= The exercise =
Pick out each line in the entries below that contains the word "provided" and copy those lines. Uppercase and lowercase count as different.

○ ○ ○ ○ ○ ○ ○

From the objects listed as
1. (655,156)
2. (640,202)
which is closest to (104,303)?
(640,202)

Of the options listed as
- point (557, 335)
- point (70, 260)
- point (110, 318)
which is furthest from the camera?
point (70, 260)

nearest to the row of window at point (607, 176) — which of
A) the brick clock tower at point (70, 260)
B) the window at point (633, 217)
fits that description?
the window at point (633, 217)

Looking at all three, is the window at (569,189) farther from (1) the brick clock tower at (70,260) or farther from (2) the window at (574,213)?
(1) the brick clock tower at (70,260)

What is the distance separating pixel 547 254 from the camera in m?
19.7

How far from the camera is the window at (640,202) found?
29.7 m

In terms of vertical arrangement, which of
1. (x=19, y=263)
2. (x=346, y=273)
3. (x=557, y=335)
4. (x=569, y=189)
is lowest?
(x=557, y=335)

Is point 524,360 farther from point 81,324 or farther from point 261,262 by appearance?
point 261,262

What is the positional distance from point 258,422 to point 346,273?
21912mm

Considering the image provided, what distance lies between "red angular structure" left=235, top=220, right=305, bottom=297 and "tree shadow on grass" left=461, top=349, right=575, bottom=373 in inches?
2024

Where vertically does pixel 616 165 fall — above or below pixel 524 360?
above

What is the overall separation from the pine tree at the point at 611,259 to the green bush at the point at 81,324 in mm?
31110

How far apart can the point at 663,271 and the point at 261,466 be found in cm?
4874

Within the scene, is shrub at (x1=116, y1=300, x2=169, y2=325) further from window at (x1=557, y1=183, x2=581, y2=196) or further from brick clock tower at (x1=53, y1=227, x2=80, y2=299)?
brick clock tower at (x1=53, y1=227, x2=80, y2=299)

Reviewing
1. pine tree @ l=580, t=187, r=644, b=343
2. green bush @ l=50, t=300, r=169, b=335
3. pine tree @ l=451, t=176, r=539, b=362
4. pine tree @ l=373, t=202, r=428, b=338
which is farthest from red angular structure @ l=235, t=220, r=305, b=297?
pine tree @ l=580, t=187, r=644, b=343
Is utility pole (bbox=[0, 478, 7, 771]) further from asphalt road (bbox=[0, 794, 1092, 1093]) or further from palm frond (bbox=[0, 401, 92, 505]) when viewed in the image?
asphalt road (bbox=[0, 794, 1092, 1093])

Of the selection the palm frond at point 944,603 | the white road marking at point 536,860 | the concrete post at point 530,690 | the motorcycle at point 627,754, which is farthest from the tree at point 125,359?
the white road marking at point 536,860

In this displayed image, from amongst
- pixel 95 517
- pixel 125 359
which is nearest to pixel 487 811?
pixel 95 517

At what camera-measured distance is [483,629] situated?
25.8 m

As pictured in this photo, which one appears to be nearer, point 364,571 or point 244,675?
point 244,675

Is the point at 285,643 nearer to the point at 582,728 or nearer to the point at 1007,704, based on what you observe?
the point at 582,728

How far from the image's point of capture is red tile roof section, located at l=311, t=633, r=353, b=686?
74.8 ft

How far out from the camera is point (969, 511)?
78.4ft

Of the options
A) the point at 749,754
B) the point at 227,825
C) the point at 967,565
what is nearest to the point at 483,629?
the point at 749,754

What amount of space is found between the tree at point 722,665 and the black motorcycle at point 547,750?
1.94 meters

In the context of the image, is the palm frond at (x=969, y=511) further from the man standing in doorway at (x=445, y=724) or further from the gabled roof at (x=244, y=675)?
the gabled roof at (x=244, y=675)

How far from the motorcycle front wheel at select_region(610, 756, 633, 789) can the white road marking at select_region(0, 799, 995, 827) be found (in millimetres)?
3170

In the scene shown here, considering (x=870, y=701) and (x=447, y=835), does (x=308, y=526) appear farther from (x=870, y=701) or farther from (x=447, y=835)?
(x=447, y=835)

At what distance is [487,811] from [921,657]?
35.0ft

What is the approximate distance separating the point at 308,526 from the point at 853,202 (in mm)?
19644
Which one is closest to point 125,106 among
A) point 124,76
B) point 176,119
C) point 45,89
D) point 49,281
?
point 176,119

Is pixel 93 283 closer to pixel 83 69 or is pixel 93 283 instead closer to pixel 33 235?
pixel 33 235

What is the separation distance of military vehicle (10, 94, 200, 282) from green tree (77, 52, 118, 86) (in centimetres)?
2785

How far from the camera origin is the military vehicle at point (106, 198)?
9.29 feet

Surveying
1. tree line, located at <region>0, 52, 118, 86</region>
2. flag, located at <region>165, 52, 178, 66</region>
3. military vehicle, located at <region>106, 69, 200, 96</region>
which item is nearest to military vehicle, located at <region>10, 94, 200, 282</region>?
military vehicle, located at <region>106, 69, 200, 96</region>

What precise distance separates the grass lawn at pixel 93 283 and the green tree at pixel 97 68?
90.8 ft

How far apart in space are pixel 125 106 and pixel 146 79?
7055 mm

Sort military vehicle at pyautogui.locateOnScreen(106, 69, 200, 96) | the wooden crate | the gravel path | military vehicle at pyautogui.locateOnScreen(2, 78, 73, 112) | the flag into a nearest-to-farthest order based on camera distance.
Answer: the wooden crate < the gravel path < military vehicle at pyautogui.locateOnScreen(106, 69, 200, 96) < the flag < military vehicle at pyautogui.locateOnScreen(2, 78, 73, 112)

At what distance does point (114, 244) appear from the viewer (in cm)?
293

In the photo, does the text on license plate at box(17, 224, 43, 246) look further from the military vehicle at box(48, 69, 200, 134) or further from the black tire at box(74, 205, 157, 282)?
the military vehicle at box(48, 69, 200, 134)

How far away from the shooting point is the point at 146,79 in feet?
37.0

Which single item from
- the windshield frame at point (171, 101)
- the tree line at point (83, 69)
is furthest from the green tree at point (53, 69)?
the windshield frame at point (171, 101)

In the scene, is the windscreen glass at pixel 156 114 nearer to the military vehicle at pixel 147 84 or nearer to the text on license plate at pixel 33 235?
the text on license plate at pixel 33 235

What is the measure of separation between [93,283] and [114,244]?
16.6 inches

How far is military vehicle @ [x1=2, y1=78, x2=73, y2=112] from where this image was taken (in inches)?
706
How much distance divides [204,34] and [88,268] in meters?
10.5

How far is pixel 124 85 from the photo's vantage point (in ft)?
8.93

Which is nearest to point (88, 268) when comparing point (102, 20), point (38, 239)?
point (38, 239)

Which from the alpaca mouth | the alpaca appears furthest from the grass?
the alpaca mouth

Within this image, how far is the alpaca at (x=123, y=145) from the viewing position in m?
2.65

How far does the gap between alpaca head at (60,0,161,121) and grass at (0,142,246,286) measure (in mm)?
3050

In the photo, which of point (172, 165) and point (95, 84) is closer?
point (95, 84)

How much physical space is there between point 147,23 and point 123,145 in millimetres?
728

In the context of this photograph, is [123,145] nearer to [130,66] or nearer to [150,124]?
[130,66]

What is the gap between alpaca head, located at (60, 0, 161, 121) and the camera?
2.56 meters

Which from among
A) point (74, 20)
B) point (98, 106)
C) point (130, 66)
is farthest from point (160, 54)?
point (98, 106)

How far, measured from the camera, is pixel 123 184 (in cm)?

○ ○ ○ ○ ○ ○ ○

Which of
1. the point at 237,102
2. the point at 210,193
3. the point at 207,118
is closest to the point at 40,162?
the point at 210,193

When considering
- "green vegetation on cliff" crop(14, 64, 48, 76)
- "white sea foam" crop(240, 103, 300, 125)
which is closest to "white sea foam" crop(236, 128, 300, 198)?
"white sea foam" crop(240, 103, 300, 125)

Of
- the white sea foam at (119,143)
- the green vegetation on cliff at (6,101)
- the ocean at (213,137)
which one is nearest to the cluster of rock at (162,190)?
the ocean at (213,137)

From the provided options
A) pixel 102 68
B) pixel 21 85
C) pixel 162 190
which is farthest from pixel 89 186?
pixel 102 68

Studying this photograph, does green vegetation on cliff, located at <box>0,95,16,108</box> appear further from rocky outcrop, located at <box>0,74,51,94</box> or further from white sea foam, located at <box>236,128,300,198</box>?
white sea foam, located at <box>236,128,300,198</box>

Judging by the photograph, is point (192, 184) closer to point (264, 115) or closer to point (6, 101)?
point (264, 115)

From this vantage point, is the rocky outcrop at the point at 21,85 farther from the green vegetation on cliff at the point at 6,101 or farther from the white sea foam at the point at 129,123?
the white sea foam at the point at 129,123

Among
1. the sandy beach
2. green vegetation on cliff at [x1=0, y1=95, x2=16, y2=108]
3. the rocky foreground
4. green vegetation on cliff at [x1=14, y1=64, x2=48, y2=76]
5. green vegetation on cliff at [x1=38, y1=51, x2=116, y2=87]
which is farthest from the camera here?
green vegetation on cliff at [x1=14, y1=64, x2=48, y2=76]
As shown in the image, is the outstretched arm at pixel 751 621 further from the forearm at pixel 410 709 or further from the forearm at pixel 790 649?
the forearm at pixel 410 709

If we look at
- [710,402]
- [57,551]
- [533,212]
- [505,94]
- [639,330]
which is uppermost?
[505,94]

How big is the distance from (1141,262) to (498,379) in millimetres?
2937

○ ○ ○ ○ ○ ○ ○

= Answer =
Considering the image provided, what distance lies between "red angular structure" left=235, top=220, right=305, bottom=297 and "tree shadow on grass" left=461, top=349, right=575, bottom=373 in inches?
From the provided options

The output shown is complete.